Discussion about an international legal regime for the use of space resources has been ongoing for the last several years, with passage of the 2015 U.S. law stimulating that. Swiney said that the view of other countries about the U.S. law have ranged from “curiosity” from a small number of nations to negative reactions from others, either for broader political issues to substantive concerns with the law.
Those views have been changing, he said, in part because of extensive outreach by the U.S. government and the private sector. A number of close allies that previously held no opinion about the law, including Australia, Canada, New Zealand and the United Kingdom, are now considering their own space resources policies.
Another example he mentioned was China, which originally opposed the U.S. law but now generally accepts there is a right to space resource utilization. Swiney said the most likely reason for that shift is that China itself is considering using lunar and other space resources in its long-term exploration plans.
The growing interest in lunar resources, and shifting positions among some nations, comes as the debate about space resource rights is about to enter a new chapter. The United Nations Committee on the Peaceful Uses of Outer Space (COPUOS) will establish a working group next specifically devoted to space resources. Swiney said that group will likely set up a three- to five-year “work plan” for addressing the issue.
The outcome of that that effort could range from non-binding recommendations for COPUOS members to adopt to the beginnings of an international treaty on the issue. “I’m not saying this is what’s going to happen, but if one were to negotiate a new treaty on a topic, this is usually how you would start,” he said.
Swiney said that countries like Greece and Germany have stated they want to use the new working group to “start negotiations on a comprehensive framework on space resource utilization,” language that could mean a treaty. Germany, he added, is rumored to be considering acceding to the Moon Agreement, a separate treaty that treats celestial bodies as the “common heritage of mankind” but one that most major spacefaring countries, including the United States, has not adopted.

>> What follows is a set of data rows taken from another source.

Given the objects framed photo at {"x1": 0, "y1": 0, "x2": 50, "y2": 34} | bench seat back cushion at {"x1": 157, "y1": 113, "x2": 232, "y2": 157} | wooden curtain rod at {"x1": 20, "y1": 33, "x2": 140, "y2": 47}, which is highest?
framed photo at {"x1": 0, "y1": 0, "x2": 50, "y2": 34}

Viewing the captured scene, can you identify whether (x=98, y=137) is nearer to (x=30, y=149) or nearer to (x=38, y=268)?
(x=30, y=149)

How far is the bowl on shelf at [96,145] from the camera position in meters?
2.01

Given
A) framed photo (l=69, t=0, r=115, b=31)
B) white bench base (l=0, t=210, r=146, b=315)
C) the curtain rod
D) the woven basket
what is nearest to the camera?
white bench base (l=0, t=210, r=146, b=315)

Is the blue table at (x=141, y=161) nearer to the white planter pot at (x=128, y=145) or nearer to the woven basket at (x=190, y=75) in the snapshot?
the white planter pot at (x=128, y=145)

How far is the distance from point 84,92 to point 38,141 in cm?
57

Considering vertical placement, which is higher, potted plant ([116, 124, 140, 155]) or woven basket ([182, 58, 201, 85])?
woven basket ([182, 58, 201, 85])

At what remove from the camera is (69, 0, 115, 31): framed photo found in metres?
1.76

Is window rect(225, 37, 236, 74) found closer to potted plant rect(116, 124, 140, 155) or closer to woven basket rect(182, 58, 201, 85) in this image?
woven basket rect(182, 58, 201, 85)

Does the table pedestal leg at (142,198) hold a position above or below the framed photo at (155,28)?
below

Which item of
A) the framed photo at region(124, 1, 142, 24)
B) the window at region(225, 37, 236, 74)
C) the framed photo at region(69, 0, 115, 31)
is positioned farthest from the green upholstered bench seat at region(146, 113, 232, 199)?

The Regulatory and Policy Committee spent the bulk of its several-hour meeting working on recommendations for the full NASA Advisory Council calling on NASA to work with other government agencies to adopt its own set of principles supporting space resource utilization, one that follows both current U.S. law and existing treaties. Those principles would include notifying the U.N. of any space resource extraction activities in order to avoid potential interference with other space activities.
Those principles would be presented at the COPUOS discussions as a U.S viewpoint that could be an alternative to other, more restrictive proposals that people like Gold fear could interfere with everything from commercial robotic lunar landers to the Artemis program of human lunar landings and beyond.
“The extraction and utilization of resources is going to be critical for the success of not only going forward to the moon, but the spine of Artemis, the purpose, is to get to Mars. Resource utilization is going to be absolutely vital for Martian devleopment,” Gold said. “My greatest concern, and what we don’t want to have happen, is for anything to take place in the international community that would prohibit, burden or otherwise slow the progress of Artemis.”